● YOUR ASSIGNMENT: Find the line that contains "content_type: text/css; charset=utf-8". Restate it and each following line exactly, through the end of the records.

# # # # # # #

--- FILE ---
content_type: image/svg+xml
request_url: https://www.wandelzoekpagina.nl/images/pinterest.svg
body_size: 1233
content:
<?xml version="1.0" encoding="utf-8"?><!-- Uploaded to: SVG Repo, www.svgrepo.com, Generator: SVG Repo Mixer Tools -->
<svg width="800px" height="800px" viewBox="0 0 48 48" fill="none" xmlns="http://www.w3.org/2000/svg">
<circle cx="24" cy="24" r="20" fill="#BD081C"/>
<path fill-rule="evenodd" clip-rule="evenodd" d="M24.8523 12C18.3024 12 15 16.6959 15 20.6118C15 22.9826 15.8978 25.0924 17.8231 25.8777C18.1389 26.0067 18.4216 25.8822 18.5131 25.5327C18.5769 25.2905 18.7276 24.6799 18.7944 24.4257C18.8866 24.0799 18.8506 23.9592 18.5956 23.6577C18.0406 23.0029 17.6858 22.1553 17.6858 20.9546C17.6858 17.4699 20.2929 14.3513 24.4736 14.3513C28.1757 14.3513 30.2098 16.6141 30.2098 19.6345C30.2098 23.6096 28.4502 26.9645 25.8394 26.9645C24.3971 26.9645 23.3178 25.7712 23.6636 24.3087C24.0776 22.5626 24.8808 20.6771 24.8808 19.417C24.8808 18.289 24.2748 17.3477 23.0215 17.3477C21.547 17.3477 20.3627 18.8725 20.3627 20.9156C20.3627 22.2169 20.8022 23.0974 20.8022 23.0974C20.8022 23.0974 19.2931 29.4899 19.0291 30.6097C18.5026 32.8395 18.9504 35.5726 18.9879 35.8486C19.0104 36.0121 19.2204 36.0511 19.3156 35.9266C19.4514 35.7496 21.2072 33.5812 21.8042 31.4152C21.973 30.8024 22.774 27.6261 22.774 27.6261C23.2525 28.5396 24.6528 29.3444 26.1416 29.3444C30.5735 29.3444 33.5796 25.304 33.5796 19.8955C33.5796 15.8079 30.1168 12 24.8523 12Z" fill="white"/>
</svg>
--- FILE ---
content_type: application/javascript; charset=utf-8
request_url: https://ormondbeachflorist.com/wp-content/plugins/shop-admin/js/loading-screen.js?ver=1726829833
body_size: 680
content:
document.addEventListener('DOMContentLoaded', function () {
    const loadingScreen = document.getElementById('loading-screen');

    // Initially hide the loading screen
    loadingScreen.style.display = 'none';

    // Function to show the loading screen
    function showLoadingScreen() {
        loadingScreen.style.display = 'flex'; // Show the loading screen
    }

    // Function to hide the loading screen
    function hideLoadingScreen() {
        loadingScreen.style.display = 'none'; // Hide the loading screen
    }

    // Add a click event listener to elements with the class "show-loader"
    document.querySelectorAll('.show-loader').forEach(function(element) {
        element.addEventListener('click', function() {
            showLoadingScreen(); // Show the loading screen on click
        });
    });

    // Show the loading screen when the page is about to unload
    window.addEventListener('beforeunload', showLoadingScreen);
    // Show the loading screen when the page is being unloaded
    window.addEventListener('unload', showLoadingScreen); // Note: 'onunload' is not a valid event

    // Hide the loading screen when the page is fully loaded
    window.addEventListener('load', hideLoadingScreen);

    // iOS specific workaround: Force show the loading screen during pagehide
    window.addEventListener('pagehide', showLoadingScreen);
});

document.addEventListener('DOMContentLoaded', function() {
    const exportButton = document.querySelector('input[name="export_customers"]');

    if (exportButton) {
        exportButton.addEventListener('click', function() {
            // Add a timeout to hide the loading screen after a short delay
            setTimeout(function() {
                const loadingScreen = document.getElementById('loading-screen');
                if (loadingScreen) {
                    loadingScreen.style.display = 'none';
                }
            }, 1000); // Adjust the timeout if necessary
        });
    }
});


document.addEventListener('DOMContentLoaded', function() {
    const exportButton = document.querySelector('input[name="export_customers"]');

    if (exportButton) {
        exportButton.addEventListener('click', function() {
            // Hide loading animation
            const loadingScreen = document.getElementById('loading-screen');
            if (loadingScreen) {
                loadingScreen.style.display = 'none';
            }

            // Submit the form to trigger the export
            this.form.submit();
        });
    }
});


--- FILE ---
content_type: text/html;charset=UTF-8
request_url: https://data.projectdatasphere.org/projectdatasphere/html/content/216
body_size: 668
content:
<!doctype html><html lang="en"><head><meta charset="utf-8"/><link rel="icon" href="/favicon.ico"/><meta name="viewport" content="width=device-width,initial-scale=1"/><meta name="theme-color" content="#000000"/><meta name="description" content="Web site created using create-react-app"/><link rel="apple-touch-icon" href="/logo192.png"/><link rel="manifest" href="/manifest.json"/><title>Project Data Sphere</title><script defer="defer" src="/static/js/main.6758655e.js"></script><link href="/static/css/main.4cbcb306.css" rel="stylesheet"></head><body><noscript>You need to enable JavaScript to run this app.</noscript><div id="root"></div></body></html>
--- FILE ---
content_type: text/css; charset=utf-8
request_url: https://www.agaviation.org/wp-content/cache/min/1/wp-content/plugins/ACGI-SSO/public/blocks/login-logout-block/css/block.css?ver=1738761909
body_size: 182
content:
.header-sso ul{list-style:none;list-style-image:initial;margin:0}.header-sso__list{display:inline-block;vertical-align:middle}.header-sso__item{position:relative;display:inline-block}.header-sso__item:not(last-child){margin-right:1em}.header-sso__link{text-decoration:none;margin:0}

# # # # # # #

● RESULT OF THE TASK:
content_type: text/css; charset=utf-8
request_url: https://www.agaviation.org/wp-content/cache/min/1/wp-content/plugins/ACGI-SSO/public/blocks/login-logout-block/css/block.css?ver=1738761909
body_size: 182
content:
.header-sso ul{list-style:none;list-style-image:initial;margin:0}.header-sso__list{display:inline-block;vertical-align:middle}.header-sso__item{position:relative;display:inline-block}.header-sso__item:not(last-child){margin-right:1em}.header-sso__link{text-decoration:none;margin:0}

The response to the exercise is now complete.